Put the lines from the one containing "Kaş Çayköy'de Yemyeşil" through the one containing "脆皮流沙包-皇朝会.经典传统粤菜(外滩店)", both included, into a Markdown table with the columns No. and Line. Skip any blank lines and leave the pictures out.

Provided records:
/---

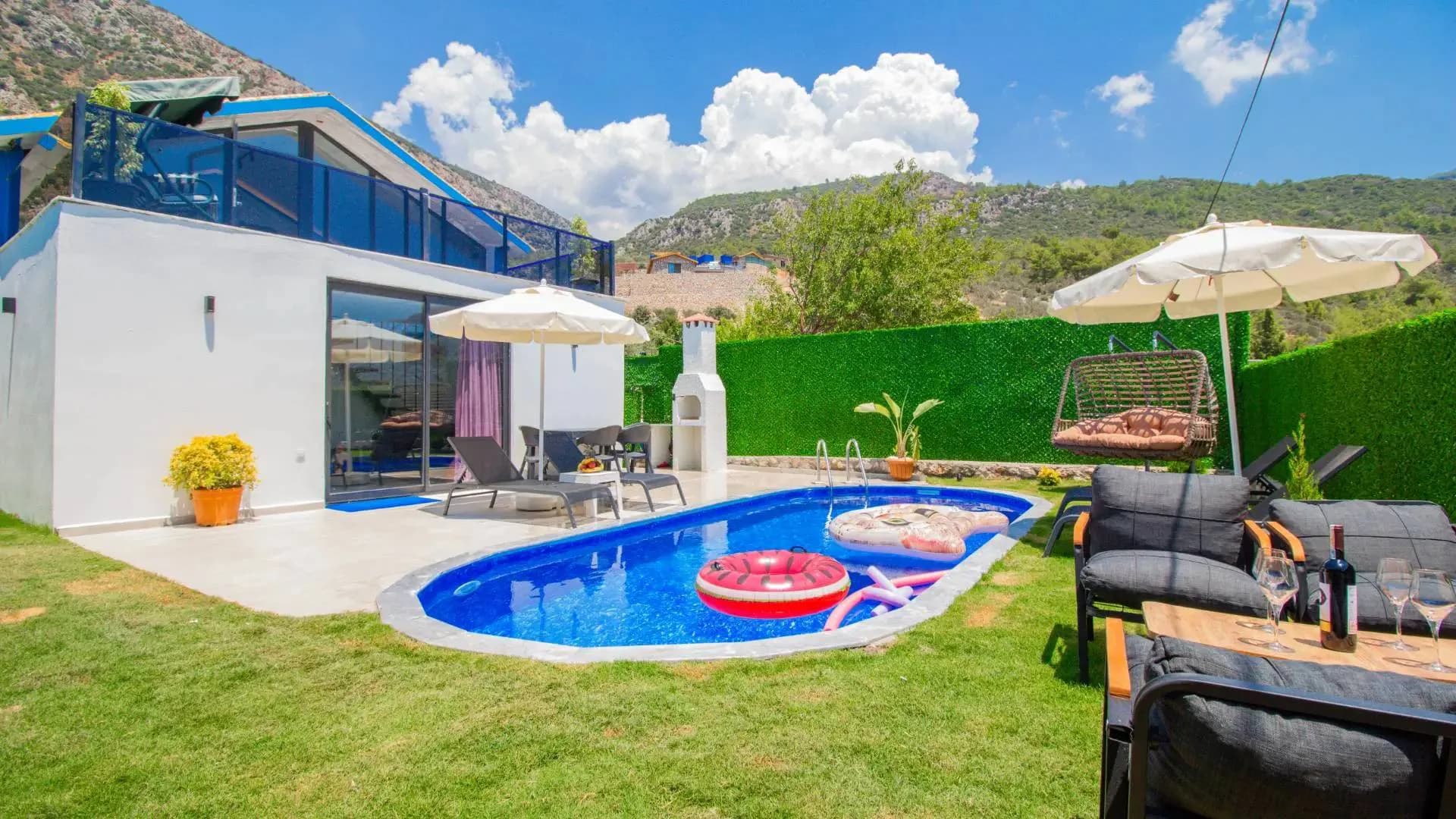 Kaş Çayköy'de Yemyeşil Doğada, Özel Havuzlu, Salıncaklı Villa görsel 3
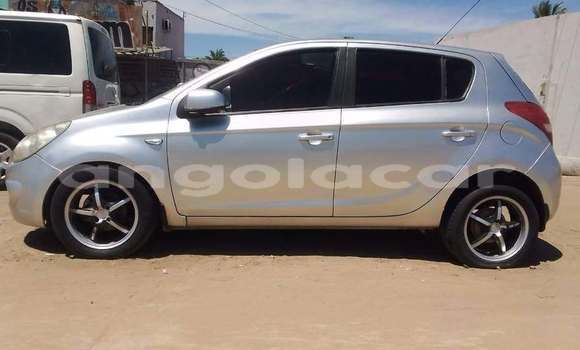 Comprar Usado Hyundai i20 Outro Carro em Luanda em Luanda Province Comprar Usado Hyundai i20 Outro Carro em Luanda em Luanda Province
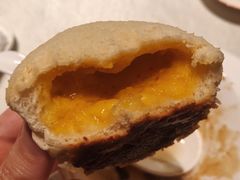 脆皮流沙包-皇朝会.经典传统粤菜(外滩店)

\---
/---

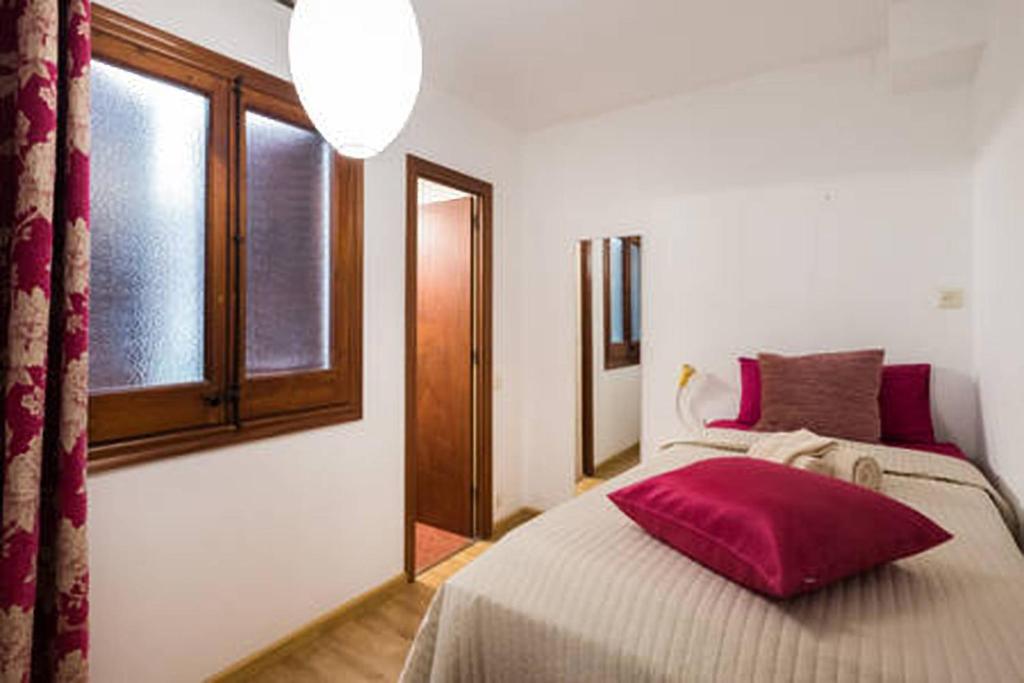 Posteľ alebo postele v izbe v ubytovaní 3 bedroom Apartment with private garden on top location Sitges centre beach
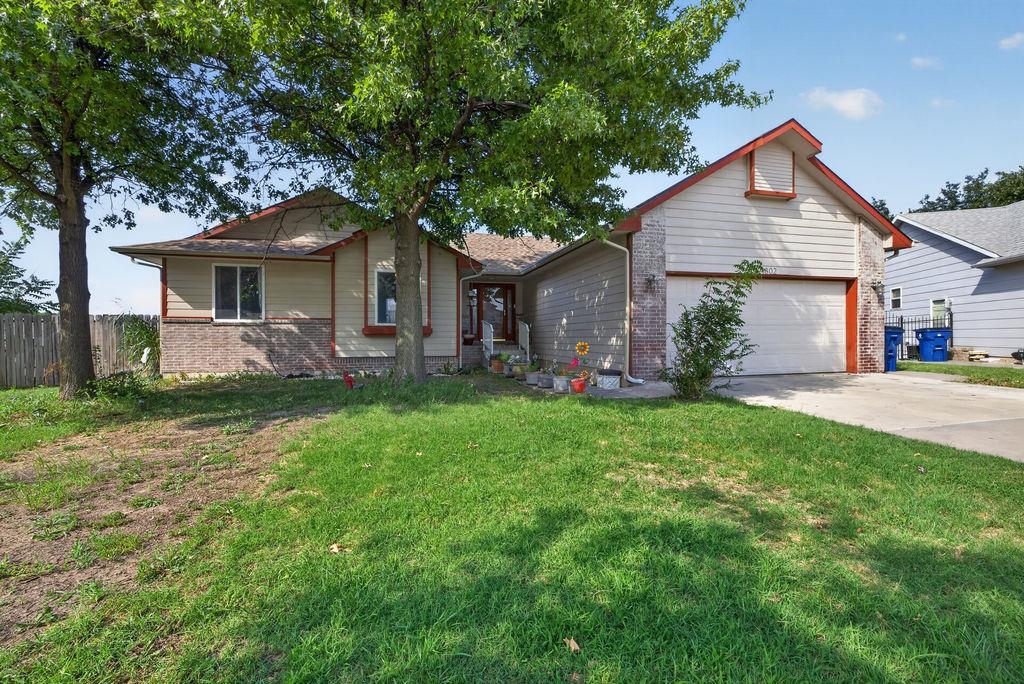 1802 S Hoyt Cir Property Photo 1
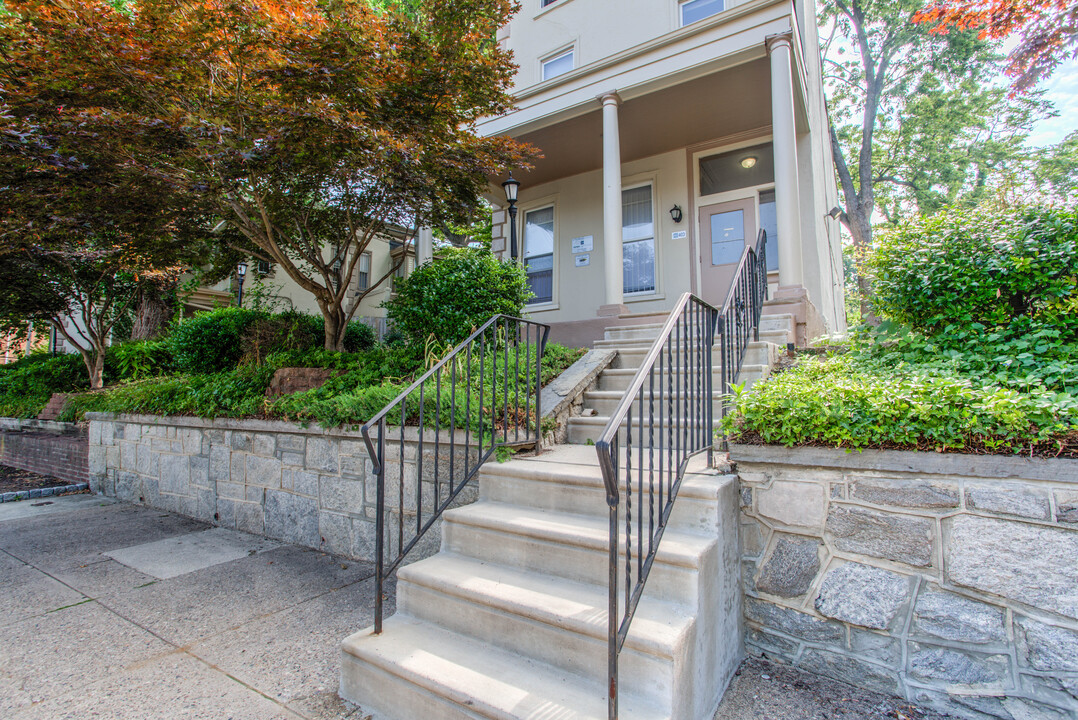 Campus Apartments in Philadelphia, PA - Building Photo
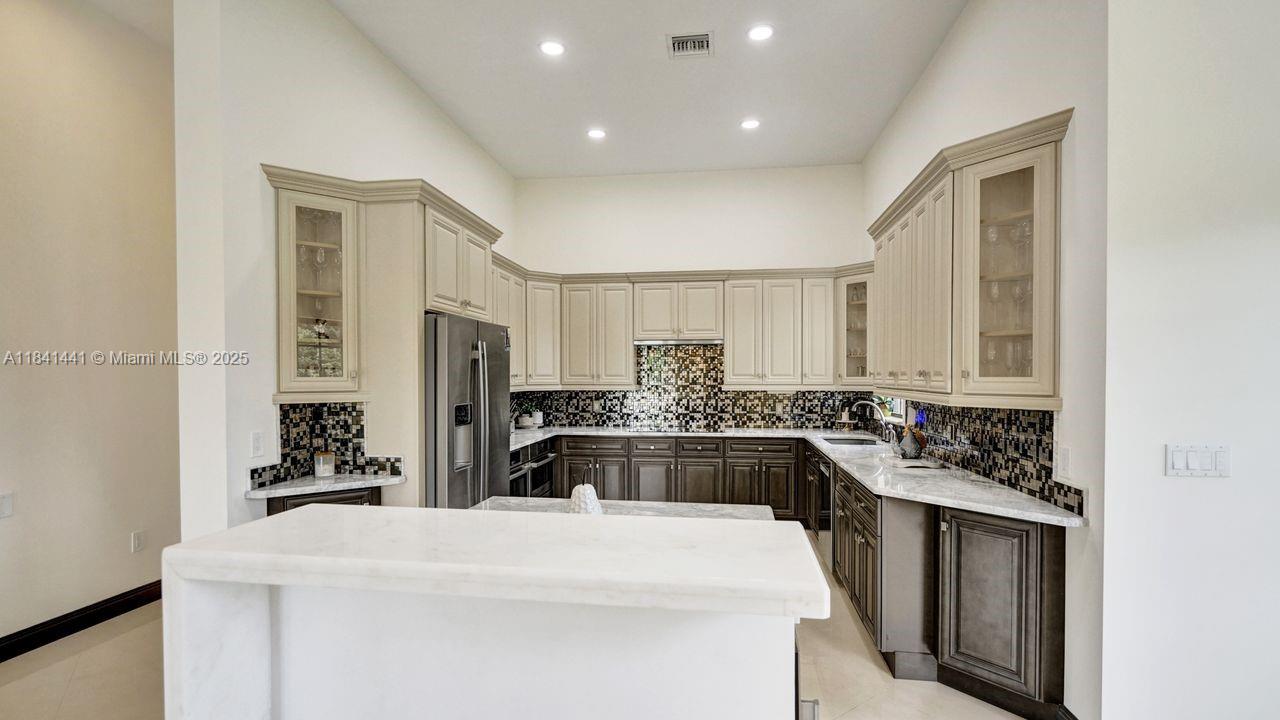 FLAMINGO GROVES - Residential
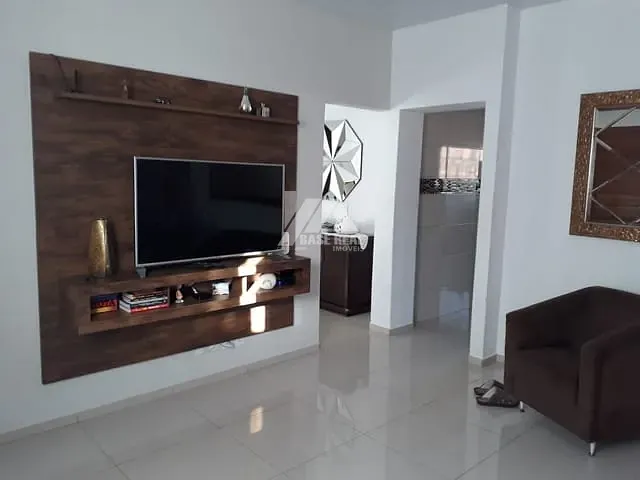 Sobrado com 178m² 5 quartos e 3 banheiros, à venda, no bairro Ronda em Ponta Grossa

\---

Solution to this problem:
| No. | Line |
|---|---|
| 1 |  Kaş Çayköy'de Yemyeşil Doğada, Özel Havuzlu, Salıncaklı Villa görsel 3 |
| 2 |  Comprar Usado Hyundai i20 Outro Carro em Luanda em Luanda Province Comprar Usado Hyundai i20 Outro Carro em Luanda em Luanda Province |
| 3 |  脆皮流沙包-皇朝会.经典传统粤菜(外滩店) |